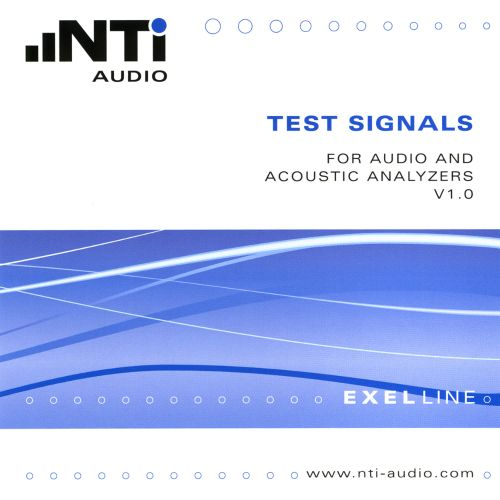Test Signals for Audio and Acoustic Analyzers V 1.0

...

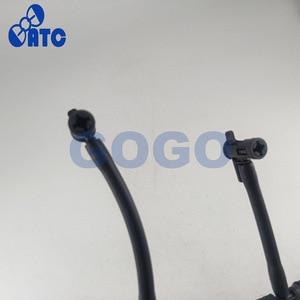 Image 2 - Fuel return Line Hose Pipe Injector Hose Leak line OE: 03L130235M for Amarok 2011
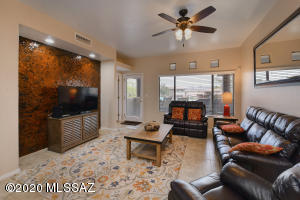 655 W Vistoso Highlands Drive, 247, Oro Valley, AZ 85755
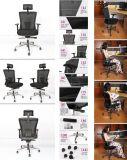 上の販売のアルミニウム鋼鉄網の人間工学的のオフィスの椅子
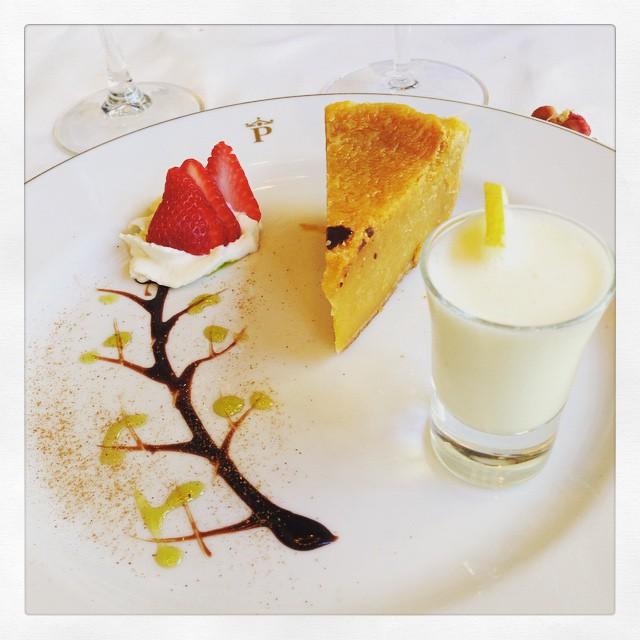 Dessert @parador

* * *

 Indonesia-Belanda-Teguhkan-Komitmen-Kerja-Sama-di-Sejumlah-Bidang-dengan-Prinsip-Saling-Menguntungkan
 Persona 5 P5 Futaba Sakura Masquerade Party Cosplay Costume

## Assignment
With the pictures omitted, restate word for word the lines above from the line that has "上の販売のアルミニウム鋼鉄網の人間工学的のオフィスの椅子" up to and including the line that has "Dessert @parador", and no other lines.

## Solution to the problem
 上の販売のアルミニウム鋼鉄網の人間工学的のオフィスの椅子
 Dessert @parador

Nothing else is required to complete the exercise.